Military Biodefense: A Casualty of Kinetic Warfare?

Thursday, April 17, 2008
3:30 PM - 5:00 PM
(Pacific)
Reuben W. Hills Conference Room
Frank Smith (speaker) is a PhD candidate in political science at the University of Chicago and a predoctoral fellow at CISAC. His research examines military and civilian decisions about biological warfare and tests different theories about the sources of military research, development, and doctrine, as well as the rise of civilian biodefense. In addition, he has worked on a variety of projects that address technology and national security at the RAND Corporation, Argonne National Laboratory, and the Defense Intelligence Agency. He earned his BS in biological chemistry from the University of Chicago in 2000.

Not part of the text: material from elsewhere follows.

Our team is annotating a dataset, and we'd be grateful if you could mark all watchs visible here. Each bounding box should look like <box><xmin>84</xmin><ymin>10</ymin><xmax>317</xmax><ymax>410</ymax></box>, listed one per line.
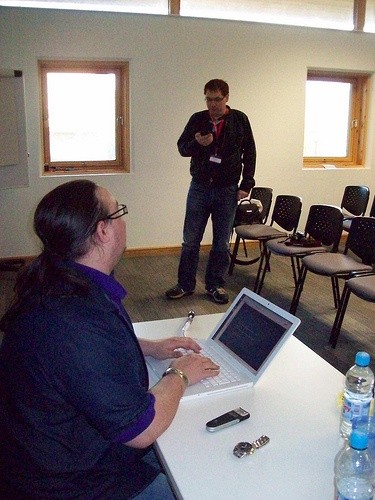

Rebecca Slayton (discussant) is a lecturer in the Science, Technology and Society Program at Stanford University and a CISAC affiliate. In 2004-2005 she was a CISAC science fellow. Her research examines how technical judgments are generated, taken up, and given significance in international security contexts. She is currently working on a book which uses the history of the U.S. ballistic missile defense program to study the relationships between and among technology, expertise, and the media. Portions of this work have been published in journals such as History and Technology and have been presented at academic conferences. As a postdoctoral fellow in the Science, Technology, and Society Program at the Massachusetts Institute of Technology, she recently completed an NSF-funded project entitled Public Science: Discourse about the Strategic Defense Initiative, 1983-1988

As a physical chemist, she developed ultrafast laser experiments in condensed matter systems and published several articles in physics journals. She also received the AAAS Mass Media Science and Engineering Fellowship in 2000, and has worked as a science journalist for a daily paper and for Physical Review Focus. She earned her doctorate in chemistry from Harvard University in 2002.